Traffic pumping, also known as access stimulation, is a controversial practice by which some local exchange telephone carriers in rural areas of the United States inflate the volume of incoming calls to their networks, and profit from the greatly increased intercarrier compensation fees to which they are entitled by the Telecommunications Act of 1996.

As of March 2010, traffic pumping is the subject of an ongoing legal and regulatory dispute involving AT&T, Google Voice, rural phone carriers, and the U.S. Federal Communications Commission (FCC).

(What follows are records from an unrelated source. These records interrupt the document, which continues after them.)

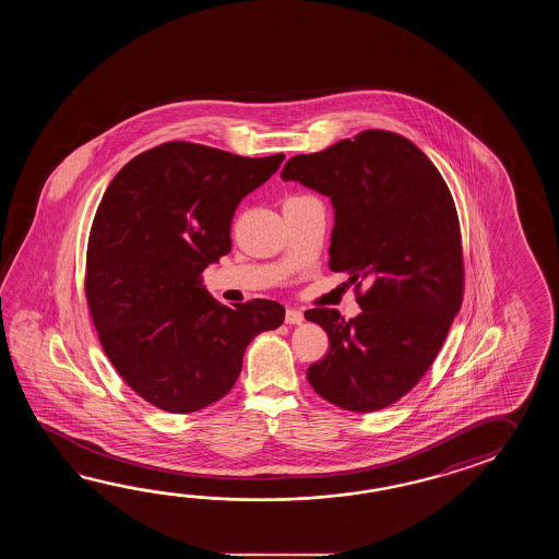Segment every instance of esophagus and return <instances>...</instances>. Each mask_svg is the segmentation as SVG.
Segmentation results:
<instances>
[{"label":"esophagus","mask_w":559,"mask_h":559,"mask_svg":"<svg viewBox=\"0 0 559 559\" xmlns=\"http://www.w3.org/2000/svg\"><path fill=\"white\" fill-rule=\"evenodd\" d=\"M301 321H304V311L294 308L285 309V323L297 325V323H301Z\"/></svg>","instance_id":"obj_1"}]
</instances>
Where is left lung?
I'll return each instance as SVG.
<instances>
[{
  "label": "left lung",
  "instance_id": "1",
  "mask_svg": "<svg viewBox=\"0 0 559 559\" xmlns=\"http://www.w3.org/2000/svg\"><path fill=\"white\" fill-rule=\"evenodd\" d=\"M282 178L332 198L330 270L349 275L361 308L352 320L306 311L330 337L308 368L311 388L357 414L395 404L426 376L464 299L452 191L428 155L385 130L294 155Z\"/></svg>",
  "mask_w": 559,
  "mask_h": 559
}]
</instances>
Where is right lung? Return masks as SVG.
I'll return each instance as SVG.
<instances>
[{"mask_svg":"<svg viewBox=\"0 0 559 559\" xmlns=\"http://www.w3.org/2000/svg\"><path fill=\"white\" fill-rule=\"evenodd\" d=\"M284 157L167 142L135 155L107 186L87 239V308L119 376L164 412L222 400L251 340L284 321L272 299L222 306L202 277L231 251L239 202Z\"/></svg>","mask_w":559,"mask_h":559,"instance_id":"add662e5","label":"right lung"}]
</instances>
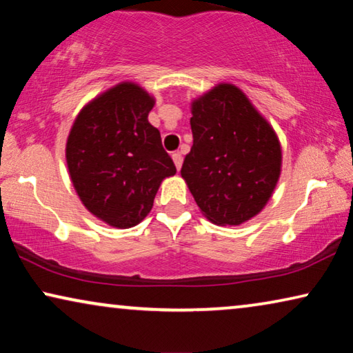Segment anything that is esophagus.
<instances>
[{"mask_svg":"<svg viewBox=\"0 0 353 353\" xmlns=\"http://www.w3.org/2000/svg\"><path fill=\"white\" fill-rule=\"evenodd\" d=\"M172 159H173V162H175V167L178 168V170H180L181 168V163H183V156L180 152H173L172 154Z\"/></svg>","mask_w":353,"mask_h":353,"instance_id":"obj_1","label":"esophagus"}]
</instances>
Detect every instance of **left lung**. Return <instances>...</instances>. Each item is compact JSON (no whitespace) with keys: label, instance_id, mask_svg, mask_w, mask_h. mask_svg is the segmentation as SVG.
<instances>
[{"label":"left lung","instance_id":"obj_1","mask_svg":"<svg viewBox=\"0 0 353 353\" xmlns=\"http://www.w3.org/2000/svg\"><path fill=\"white\" fill-rule=\"evenodd\" d=\"M192 146L181 167L202 215L220 226L259 215L278 185L281 143L245 93L219 83L191 101Z\"/></svg>","mask_w":353,"mask_h":353}]
</instances>
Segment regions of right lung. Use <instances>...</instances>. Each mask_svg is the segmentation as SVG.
<instances>
[{
    "label": "right lung",
    "instance_id": "1",
    "mask_svg": "<svg viewBox=\"0 0 353 353\" xmlns=\"http://www.w3.org/2000/svg\"><path fill=\"white\" fill-rule=\"evenodd\" d=\"M156 98L134 81H120L88 101L65 143V162L85 209L112 228L146 219L162 181L176 173L161 132L148 115Z\"/></svg>",
    "mask_w": 353,
    "mask_h": 353
}]
</instances>
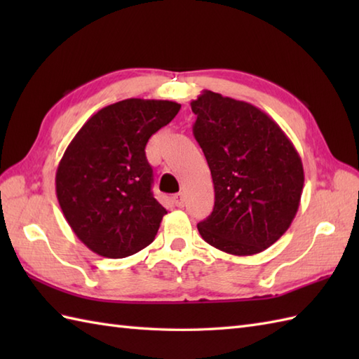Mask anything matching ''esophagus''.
<instances>
[{
    "label": "esophagus",
    "mask_w": 359,
    "mask_h": 359,
    "mask_svg": "<svg viewBox=\"0 0 359 359\" xmlns=\"http://www.w3.org/2000/svg\"><path fill=\"white\" fill-rule=\"evenodd\" d=\"M172 201L175 203V207H179V208H184L185 207V196L182 194V193L174 194L172 196Z\"/></svg>",
    "instance_id": "obj_1"
}]
</instances>
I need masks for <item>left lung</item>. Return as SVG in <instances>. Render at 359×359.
I'll return each instance as SVG.
<instances>
[{"label": "left lung", "instance_id": "8db88e82", "mask_svg": "<svg viewBox=\"0 0 359 359\" xmlns=\"http://www.w3.org/2000/svg\"><path fill=\"white\" fill-rule=\"evenodd\" d=\"M191 109L193 134L215 185V208L197 230L225 253H261L288 230L299 208L301 157L276 121L247 102L203 90Z\"/></svg>", "mask_w": 359, "mask_h": 359}]
</instances>
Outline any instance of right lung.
<instances>
[{"label":"right lung","mask_w":359,"mask_h":359,"mask_svg":"<svg viewBox=\"0 0 359 359\" xmlns=\"http://www.w3.org/2000/svg\"><path fill=\"white\" fill-rule=\"evenodd\" d=\"M179 109L170 100L117 102L94 114L66 148L57 199L75 236L94 253L120 259L154 241L166 210L151 191L144 148Z\"/></svg>","instance_id":"1"}]
</instances>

Under the regulatory mechanisms of the Telecommunications Act of 1996, wireless, and long distance carriers (such as AT&T, Sprint, T-Mobile US, or Verizon) pay access fees to local exchange carriers (LECs) for calls to those carriers' local subscribers. Rural carriers are allowed by the FCC to charge substantially higher access fees than carriers in more urban areas, based on the rationale that they must pay for substantial fixed infrastructure costs while handling lower call volume.

In order to increase their incoming call volume, and thereby fees owed, rural carriers partner with certain telephone service providers to route their calls through the rural carrier. These services typically include phone sex and conference call providers, which expect a high volume of incoming calls. Notably, these service providers do not need to establish a physical, local presence in order to route their calls in this way. As a consequence of this arrangement, the rural carriers can receive millions of dollars of fees, which they then share with the ostensibly "local" service providers, who are responsible for vastly increasing call volume above typical rural usage.